Washington, Ortadoğu’yu Moskova’ya mı bırakıyor?
Böyle bir sorunun cevabının hayır olduğunu biliyorum. Ancak Washington'un bölgede bıraktığı hayli geniş boşlukları doldurmada Moskova yeni bir aşamaya geçti. Rusya'nın 2015'te Suriye krizine doğrudan el...
Böyle bir sorunun cevabının hayır olduğunu biliyorum. Ancak Washington'un bölgede bıraktığı hayli geniş boşlukları doldurmada Moskova yeni bir aşamaya geçti. Rusya'nın 2015'te Suriye krizine doğrudan el koymasıyla başlayan bu süreç son dönemde Moskova'nın bölgesel güçlerle stratejik nitelikli yakınlaşmalarına dönüştü.

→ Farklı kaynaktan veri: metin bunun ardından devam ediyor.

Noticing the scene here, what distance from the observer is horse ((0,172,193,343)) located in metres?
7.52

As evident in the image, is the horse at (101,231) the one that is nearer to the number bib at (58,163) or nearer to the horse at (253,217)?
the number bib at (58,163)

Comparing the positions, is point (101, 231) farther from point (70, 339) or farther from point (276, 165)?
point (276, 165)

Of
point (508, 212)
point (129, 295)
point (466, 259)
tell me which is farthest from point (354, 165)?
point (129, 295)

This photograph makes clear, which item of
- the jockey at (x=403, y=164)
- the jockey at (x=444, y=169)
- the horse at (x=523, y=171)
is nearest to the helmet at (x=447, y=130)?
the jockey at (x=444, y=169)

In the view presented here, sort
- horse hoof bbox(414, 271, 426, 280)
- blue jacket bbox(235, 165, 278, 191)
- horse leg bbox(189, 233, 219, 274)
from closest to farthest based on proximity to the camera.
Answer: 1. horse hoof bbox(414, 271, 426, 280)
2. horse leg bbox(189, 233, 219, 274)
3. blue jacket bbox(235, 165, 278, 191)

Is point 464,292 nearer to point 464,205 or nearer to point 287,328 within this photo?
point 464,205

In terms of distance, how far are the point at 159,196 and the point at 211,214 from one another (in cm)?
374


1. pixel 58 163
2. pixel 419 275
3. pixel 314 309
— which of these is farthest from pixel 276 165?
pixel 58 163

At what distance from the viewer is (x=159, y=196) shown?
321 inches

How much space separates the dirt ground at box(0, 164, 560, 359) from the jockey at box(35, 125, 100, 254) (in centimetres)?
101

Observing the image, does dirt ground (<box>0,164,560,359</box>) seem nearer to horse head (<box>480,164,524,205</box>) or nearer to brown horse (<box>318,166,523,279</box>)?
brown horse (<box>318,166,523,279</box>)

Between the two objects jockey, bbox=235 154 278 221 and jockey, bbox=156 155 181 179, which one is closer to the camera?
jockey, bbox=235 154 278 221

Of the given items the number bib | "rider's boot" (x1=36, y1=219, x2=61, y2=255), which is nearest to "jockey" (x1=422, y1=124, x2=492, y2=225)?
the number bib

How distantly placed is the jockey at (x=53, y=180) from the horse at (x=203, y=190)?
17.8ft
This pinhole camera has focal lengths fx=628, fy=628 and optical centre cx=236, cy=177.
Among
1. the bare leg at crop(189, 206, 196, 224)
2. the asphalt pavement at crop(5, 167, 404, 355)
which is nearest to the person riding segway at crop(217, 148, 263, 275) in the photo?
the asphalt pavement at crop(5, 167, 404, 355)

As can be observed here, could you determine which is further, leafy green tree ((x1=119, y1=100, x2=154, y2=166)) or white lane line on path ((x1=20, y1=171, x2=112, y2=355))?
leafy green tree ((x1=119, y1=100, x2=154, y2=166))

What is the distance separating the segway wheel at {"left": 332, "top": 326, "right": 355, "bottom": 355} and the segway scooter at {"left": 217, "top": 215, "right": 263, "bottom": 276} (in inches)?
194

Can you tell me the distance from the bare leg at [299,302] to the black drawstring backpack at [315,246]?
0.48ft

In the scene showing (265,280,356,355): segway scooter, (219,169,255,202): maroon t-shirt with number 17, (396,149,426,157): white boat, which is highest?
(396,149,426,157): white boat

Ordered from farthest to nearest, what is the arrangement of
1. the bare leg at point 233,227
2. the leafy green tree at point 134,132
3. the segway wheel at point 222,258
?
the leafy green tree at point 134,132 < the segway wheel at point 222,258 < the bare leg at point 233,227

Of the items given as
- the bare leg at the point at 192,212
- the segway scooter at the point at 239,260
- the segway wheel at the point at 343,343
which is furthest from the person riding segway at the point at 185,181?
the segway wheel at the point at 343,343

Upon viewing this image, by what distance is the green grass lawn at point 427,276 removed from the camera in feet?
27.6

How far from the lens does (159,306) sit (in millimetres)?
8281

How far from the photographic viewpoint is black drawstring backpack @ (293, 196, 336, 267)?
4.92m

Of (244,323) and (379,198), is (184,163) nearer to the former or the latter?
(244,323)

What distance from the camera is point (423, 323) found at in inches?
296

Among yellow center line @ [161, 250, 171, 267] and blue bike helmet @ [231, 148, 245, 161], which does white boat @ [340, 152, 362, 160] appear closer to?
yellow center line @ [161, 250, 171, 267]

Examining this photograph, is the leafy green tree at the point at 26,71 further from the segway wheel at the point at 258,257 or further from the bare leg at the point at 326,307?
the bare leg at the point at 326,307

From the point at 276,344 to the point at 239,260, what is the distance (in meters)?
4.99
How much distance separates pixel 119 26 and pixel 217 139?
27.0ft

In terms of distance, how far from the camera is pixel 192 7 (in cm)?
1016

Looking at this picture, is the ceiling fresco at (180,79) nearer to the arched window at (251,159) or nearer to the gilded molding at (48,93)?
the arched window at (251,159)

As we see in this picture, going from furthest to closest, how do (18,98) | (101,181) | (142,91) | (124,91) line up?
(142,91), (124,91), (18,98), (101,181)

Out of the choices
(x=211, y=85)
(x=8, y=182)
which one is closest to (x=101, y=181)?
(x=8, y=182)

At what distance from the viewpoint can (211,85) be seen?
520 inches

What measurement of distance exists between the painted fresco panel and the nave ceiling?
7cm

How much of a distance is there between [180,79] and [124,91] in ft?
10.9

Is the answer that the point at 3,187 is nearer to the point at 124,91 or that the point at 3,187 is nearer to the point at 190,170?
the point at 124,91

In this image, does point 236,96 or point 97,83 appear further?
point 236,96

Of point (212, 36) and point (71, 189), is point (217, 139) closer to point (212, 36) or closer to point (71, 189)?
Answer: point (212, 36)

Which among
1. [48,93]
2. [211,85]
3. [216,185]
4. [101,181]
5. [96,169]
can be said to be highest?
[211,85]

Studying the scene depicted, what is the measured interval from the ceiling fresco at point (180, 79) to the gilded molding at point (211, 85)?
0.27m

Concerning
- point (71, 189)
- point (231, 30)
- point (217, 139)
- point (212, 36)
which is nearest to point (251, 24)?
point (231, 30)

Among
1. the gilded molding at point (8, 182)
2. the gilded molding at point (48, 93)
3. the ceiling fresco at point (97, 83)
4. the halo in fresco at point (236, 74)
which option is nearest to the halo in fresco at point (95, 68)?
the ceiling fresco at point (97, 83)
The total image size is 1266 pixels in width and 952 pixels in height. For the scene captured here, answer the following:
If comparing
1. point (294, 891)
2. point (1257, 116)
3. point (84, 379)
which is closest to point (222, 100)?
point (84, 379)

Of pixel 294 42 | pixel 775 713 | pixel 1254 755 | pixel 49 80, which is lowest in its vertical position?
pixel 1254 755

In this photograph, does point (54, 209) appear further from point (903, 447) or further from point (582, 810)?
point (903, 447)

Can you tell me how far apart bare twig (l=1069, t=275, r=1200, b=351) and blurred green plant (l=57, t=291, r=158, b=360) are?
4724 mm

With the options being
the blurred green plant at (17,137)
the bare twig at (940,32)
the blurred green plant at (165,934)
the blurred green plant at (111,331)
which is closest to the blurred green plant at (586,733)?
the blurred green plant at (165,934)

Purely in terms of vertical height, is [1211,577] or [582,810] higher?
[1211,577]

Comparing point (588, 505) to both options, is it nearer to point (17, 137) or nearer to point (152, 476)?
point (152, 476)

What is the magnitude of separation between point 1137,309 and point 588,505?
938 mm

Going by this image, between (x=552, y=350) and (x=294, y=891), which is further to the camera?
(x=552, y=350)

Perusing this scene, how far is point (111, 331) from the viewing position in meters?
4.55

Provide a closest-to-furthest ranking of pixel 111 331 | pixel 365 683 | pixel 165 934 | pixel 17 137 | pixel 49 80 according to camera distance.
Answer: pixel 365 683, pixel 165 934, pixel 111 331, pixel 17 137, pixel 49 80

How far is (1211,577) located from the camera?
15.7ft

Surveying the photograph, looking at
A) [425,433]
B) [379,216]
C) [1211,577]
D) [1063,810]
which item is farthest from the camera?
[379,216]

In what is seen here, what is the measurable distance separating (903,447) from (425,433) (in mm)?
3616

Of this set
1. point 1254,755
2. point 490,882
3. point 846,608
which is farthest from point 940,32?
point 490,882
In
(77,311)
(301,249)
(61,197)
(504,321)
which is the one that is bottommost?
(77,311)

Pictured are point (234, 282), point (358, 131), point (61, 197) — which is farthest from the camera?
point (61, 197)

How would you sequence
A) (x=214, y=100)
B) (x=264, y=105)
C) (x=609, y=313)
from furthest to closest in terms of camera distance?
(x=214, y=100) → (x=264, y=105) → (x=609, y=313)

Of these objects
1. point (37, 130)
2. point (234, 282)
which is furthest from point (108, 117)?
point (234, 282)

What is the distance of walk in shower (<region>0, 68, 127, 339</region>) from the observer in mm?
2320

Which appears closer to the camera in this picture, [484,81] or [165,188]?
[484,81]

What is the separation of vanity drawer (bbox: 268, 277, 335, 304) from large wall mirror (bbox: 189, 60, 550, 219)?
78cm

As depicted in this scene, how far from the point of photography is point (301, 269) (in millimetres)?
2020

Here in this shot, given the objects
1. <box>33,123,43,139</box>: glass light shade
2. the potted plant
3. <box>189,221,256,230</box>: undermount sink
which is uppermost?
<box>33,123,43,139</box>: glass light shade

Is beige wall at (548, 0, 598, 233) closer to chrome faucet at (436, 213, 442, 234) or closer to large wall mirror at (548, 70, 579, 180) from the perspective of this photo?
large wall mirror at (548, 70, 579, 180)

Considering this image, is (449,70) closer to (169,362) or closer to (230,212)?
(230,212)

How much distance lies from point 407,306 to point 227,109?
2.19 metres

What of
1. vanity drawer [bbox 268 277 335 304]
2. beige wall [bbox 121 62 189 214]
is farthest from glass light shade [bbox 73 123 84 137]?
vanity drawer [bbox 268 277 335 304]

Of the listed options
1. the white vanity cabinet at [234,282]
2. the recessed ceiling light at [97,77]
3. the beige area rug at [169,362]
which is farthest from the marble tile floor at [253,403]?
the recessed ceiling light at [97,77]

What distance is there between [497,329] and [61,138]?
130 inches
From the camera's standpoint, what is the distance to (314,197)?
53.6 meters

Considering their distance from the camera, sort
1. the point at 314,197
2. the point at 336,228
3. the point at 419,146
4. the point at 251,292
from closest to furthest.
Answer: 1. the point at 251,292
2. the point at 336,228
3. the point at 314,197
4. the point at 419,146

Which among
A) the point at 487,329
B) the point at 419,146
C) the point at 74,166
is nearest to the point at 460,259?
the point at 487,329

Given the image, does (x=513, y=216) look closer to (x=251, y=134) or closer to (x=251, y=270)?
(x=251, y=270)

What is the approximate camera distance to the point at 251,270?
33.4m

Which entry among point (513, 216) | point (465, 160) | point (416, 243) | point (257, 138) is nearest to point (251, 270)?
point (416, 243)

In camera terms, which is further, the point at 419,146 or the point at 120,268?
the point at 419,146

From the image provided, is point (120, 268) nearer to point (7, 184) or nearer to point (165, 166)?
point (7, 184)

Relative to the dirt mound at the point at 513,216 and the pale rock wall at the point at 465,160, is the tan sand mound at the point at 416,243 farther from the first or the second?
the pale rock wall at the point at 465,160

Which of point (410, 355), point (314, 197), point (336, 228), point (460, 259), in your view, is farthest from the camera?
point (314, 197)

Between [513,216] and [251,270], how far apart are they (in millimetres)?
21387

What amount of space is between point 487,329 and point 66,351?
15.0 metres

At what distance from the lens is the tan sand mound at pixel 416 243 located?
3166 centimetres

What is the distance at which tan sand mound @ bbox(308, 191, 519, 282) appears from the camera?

Hatırlayalım, Putin İdlib'deki çatışmasızlık bölgesi müzakeresi için geçen hafta Ankara'daydı. S-400'lerin Türkiye'ye satılacağı zaten daha önce kamuoyu ile paylaşılmıştı. Yine Suriye'de İran ile yürüttüğü yakın işbirliği bilinen Putin, geçen perşembe de Suud Kralı Selman'ı ağırladı. Kremlin ilk kez bir Suud kralının ziyaretine tanık oldu. Dört günlük bu ziyaretle Rusya-Suud ilişkilerinde "yeni ufuklar" açıldığı yorumu yapıldı. Sovyetlerin Afganistan'ı işgalinden beri sorunlu olan ilişkilerin toparlanması Veliaht Muhammed bin Selman'ın önceki ziyaretleriyle sağlandı. Ve kuşkusuz Putin-Selman görüşmesinin içeriği dünya petrol fiyatlarının ve yatırımların görüşülmesi ile sınırlı değildi. Riyad, ilişkilerde "tarihi bir anın" yakalandığı görüşünde. İşbirliği çerçevesinde S-400'lerin satışı ve Yemen de dahil bölgesel güvenlik konuları bulunuyor. Bu ziyaretin ve Türkiye'den sonra S. Arabistan'ın S-400 almasının ABD'yi rahatsız edeceğini tahmin etmek hiç zor değil. Ancak mesele ABD'nin yakın müttefiklerinin Rusya'dan S-400 alır hale gelmesi değil. Bu gittikçe güçlenen yeni bir sürecin sadece bir göstergesi. Moskova, Mısır, Ürdün, İsrail, Türkiye ve S. Arabistan liderlerini ağırlamakla kalmıyor. Birbiriyle rekabet halinde olan İran, Türkiye ve S. Arabistan ile savunma ve askeri operasyon alanlarında işbirlikleri oluşturabiliyor. Bu, artık ABD'nin bıraktığı boşlukları doldurmanın ötesine geçerek yeni güçler dengesi kuracak bir noktaya yürümek demek.